今ちゃんと歩けてる?足が震えを通り越してよく解らない状態になってる…。
「ごめんねシル。困らせてもいいから名誉も宝石も贈りたかったんだ」
「困らせていいわけねぇだろ! シルはお前と違って目立つのが苦手なんだ!」
「知ってるけど、シルが俺の婚約者だってことをここにいる全員に自慢したかったんだ。恥ずかしいは抜きにしてどう? 未来のお嫁さん」
手の甲にアレス様の唇が触れた。
正直に言うと…とても…とても嬉しい。嬉しすぎて泣きたいし、抱き着きたいと思ってしまう…。
ああやって私をアレス様の婚約者だって言ってくれることも、普通だったら女性に贈るのは宝石のみで、名誉である称号まで贈ってくれたことも…!

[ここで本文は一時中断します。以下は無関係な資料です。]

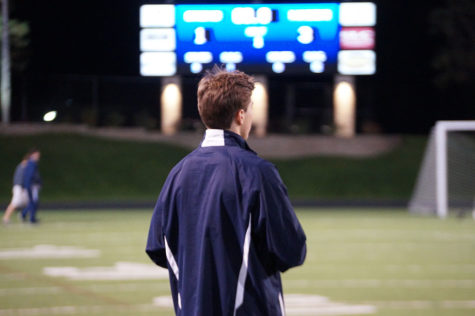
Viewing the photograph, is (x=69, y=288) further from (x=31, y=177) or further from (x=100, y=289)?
(x=31, y=177)

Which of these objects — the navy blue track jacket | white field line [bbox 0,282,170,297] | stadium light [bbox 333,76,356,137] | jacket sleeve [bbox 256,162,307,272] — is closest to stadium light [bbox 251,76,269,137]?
stadium light [bbox 333,76,356,137]

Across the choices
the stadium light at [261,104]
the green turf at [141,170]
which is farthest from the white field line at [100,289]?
the stadium light at [261,104]

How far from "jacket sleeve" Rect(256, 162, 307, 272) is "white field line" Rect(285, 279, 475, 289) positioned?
7.19 metres

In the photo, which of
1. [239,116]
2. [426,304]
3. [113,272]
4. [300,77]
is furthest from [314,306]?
[300,77]

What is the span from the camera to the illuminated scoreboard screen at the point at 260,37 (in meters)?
24.7

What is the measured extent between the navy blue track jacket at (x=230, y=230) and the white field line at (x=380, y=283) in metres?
7.08

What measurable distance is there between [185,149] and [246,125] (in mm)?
31992

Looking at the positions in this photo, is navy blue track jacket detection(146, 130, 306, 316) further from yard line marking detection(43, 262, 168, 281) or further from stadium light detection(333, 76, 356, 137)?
stadium light detection(333, 76, 356, 137)

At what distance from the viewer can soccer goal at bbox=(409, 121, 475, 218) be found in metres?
22.2

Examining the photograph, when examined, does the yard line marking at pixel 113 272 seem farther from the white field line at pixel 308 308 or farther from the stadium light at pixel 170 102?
the stadium light at pixel 170 102

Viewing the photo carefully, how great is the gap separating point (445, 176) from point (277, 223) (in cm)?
1960

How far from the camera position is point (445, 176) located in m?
22.1

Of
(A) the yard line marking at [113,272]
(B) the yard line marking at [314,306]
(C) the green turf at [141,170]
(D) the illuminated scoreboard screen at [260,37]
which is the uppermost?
(D) the illuminated scoreboard screen at [260,37]

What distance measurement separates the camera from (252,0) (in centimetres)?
2472
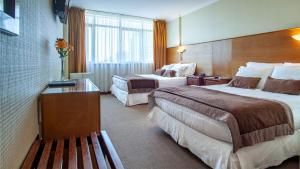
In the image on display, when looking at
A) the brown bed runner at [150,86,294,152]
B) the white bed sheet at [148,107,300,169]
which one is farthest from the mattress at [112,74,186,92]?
the brown bed runner at [150,86,294,152]

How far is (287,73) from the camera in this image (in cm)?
282

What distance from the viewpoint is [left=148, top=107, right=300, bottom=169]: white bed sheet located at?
66.0 inches

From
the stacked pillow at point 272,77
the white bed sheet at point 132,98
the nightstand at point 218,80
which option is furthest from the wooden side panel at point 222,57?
the white bed sheet at point 132,98

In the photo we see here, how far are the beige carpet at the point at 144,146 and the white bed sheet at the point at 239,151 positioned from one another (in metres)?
0.12

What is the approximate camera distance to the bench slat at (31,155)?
3.51 ft

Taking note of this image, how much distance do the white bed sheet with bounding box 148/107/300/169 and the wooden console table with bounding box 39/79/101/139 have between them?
1082mm

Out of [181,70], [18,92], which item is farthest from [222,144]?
[181,70]

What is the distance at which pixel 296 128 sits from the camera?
2.03 m

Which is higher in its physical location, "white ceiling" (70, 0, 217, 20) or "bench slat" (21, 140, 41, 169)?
"white ceiling" (70, 0, 217, 20)

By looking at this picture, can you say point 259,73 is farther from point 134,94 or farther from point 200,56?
point 134,94

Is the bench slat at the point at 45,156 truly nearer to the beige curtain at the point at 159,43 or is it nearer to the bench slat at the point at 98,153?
the bench slat at the point at 98,153

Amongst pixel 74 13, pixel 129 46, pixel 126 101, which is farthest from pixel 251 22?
pixel 74 13

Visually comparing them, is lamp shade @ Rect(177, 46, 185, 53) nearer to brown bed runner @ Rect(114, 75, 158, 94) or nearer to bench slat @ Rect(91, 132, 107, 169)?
brown bed runner @ Rect(114, 75, 158, 94)

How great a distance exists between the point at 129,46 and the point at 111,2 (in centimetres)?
181
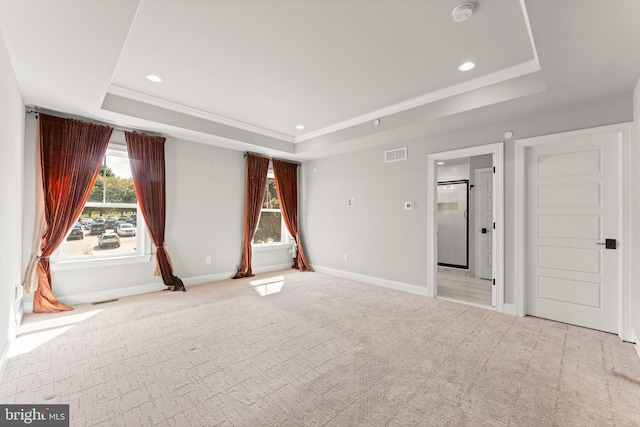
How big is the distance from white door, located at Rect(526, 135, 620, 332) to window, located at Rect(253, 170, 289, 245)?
4595 millimetres

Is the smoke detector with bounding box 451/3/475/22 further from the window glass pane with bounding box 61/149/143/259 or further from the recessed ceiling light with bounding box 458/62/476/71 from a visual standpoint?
the window glass pane with bounding box 61/149/143/259

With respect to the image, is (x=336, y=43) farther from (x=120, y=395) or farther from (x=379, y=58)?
(x=120, y=395)

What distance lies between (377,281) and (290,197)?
2721 millimetres

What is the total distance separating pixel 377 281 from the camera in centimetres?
494

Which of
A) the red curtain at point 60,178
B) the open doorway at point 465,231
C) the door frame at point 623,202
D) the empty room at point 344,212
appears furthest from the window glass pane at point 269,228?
the door frame at point 623,202

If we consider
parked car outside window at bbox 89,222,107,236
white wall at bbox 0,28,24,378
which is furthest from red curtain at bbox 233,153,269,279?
white wall at bbox 0,28,24,378

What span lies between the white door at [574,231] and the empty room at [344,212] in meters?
0.02

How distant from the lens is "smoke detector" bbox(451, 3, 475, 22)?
2.00 metres

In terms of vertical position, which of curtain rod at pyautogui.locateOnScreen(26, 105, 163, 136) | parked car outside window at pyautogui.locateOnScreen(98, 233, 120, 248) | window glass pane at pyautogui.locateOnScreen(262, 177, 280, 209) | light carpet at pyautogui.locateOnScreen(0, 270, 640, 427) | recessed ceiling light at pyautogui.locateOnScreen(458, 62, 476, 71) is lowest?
light carpet at pyautogui.locateOnScreen(0, 270, 640, 427)

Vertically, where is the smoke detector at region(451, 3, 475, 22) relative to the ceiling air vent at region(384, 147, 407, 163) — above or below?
above

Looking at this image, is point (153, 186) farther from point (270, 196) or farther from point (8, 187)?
point (270, 196)

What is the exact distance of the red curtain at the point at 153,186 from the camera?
4.16 meters

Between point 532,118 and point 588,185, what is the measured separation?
1.00 meters

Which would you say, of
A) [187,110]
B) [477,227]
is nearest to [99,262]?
[187,110]
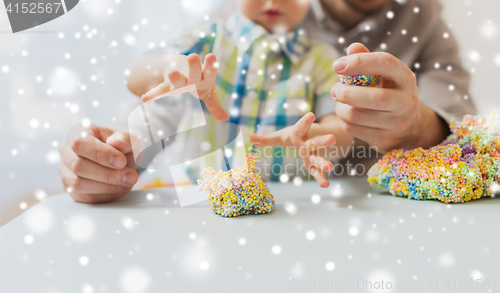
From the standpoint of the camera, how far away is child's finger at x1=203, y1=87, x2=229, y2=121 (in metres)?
0.56

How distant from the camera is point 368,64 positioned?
488 millimetres

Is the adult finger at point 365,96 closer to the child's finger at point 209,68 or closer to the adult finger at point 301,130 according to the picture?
the adult finger at point 301,130

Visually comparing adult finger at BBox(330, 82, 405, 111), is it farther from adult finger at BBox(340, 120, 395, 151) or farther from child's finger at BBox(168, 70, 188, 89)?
child's finger at BBox(168, 70, 188, 89)

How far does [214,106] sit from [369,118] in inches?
10.1

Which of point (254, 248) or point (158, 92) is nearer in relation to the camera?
point (254, 248)

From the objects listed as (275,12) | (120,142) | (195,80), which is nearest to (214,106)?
(195,80)

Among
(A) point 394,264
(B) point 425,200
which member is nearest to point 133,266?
(A) point 394,264

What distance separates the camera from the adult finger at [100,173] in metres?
0.59

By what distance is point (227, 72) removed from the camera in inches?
34.4

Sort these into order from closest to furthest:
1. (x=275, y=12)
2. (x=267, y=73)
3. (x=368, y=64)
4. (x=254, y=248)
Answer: (x=254, y=248)
(x=368, y=64)
(x=275, y=12)
(x=267, y=73)

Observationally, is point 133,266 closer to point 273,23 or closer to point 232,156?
point 232,156

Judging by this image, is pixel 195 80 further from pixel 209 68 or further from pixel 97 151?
pixel 97 151

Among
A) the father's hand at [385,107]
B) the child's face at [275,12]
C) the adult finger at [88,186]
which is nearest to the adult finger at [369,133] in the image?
the father's hand at [385,107]

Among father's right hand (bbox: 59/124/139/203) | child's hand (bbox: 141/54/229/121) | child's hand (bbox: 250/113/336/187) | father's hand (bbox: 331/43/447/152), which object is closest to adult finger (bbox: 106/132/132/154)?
father's right hand (bbox: 59/124/139/203)
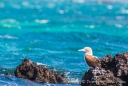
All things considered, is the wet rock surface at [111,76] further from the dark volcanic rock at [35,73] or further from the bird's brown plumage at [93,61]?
the dark volcanic rock at [35,73]

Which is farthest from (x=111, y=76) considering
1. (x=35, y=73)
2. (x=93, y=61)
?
(x=35, y=73)

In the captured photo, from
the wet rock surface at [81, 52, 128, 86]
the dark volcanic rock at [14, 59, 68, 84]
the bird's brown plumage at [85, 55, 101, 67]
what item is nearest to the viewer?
the wet rock surface at [81, 52, 128, 86]

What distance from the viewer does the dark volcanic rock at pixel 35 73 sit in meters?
14.8

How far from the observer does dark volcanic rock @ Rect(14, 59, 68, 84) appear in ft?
48.5

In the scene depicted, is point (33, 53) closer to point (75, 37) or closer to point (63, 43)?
point (63, 43)

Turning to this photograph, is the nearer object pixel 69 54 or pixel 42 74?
pixel 42 74

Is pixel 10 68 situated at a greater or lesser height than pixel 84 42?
lesser

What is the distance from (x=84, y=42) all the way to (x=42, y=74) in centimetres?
1802

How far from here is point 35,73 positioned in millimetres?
14875

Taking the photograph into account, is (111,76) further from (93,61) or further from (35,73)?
(35,73)

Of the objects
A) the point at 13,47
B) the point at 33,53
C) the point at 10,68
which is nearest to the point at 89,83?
the point at 10,68

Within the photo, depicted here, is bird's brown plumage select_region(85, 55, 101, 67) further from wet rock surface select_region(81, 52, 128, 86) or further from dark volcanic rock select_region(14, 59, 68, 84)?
wet rock surface select_region(81, 52, 128, 86)

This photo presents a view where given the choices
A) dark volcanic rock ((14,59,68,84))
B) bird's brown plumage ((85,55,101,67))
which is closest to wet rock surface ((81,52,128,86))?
bird's brown plumage ((85,55,101,67))

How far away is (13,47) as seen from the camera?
27.1 metres
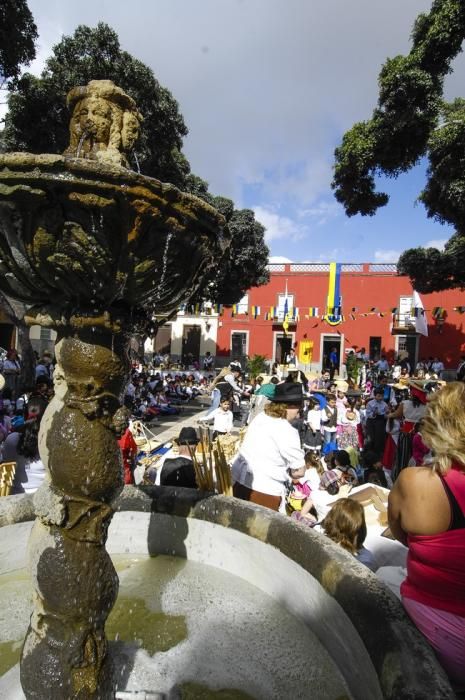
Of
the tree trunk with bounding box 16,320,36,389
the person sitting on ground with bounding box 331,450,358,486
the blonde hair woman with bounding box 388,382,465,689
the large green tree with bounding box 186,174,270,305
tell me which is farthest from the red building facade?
the blonde hair woman with bounding box 388,382,465,689

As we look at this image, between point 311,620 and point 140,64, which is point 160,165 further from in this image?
point 311,620

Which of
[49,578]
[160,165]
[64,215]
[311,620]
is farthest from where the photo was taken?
[160,165]

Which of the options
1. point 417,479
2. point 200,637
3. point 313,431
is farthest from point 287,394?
point 313,431

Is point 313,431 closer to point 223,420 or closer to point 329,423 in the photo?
point 329,423

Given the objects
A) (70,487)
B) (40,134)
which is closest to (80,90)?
(70,487)

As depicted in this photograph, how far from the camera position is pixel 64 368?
183 cm

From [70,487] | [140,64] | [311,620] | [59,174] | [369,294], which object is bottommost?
[311,620]

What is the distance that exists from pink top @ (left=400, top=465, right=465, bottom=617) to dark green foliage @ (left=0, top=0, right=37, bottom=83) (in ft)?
40.9

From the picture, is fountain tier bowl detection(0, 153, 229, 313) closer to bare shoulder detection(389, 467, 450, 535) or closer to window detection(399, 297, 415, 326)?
bare shoulder detection(389, 467, 450, 535)

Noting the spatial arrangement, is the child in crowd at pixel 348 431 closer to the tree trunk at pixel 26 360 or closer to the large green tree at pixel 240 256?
the tree trunk at pixel 26 360

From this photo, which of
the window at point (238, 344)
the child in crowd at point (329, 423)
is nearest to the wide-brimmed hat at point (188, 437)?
the child in crowd at point (329, 423)

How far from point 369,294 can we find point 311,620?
27835mm

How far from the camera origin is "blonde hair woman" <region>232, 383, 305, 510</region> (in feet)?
11.0

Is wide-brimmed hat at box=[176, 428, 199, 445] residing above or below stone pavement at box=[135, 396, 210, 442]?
above
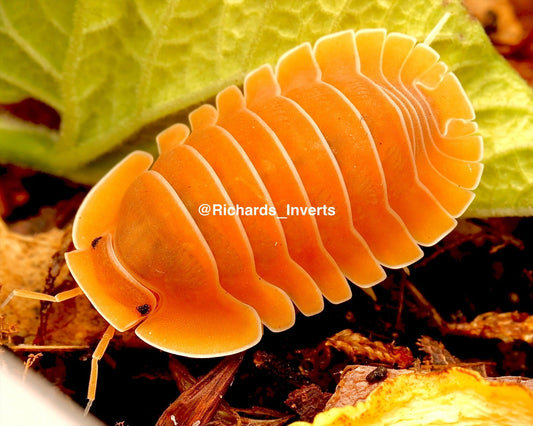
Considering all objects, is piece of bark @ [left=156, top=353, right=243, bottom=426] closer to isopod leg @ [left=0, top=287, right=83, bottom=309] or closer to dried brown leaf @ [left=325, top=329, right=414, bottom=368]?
dried brown leaf @ [left=325, top=329, right=414, bottom=368]

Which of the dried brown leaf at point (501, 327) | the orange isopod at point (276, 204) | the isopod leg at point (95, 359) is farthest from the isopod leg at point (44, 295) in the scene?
the dried brown leaf at point (501, 327)

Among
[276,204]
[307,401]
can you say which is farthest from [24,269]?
[307,401]

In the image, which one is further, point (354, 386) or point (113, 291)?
point (113, 291)

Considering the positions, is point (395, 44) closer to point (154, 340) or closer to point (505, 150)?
point (505, 150)

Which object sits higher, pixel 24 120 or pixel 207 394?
pixel 24 120

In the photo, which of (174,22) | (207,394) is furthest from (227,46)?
→ (207,394)

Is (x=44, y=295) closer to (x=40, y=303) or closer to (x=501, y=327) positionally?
(x=40, y=303)

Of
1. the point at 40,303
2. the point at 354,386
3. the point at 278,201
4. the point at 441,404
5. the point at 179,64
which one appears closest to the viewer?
the point at 441,404
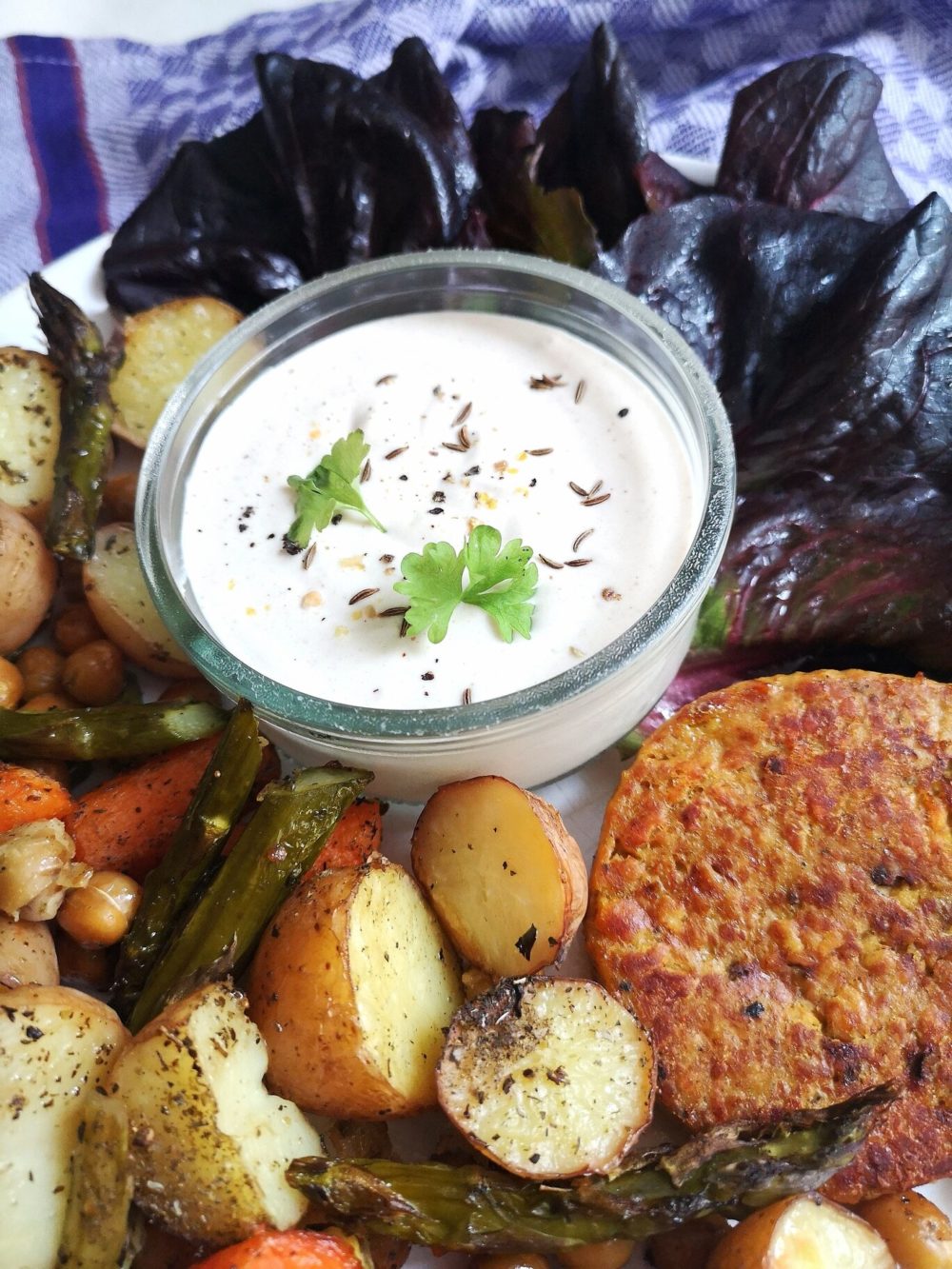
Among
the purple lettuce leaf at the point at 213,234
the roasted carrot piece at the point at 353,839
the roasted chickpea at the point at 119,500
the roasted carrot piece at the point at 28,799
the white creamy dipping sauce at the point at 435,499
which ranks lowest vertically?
the roasted carrot piece at the point at 353,839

それらの行動全てが、私を愛していると言う表現だから……。とてつもなく嬉しくて…!
「…っ…」
好きです、アレス様。
最初は殺されると思って線を引いていたし、政略結婚や私の魔法があるから何も期待していなかった。
だけど今までのアレス様の気遣いや仕草、声や微笑み…。その全てが好きです。
誰になんと言われようとこれは恋だ。
私はアレス様の傍にいたいし、もっとアレス様に愛されたい。そう強く思ってしまう。求めてしまう。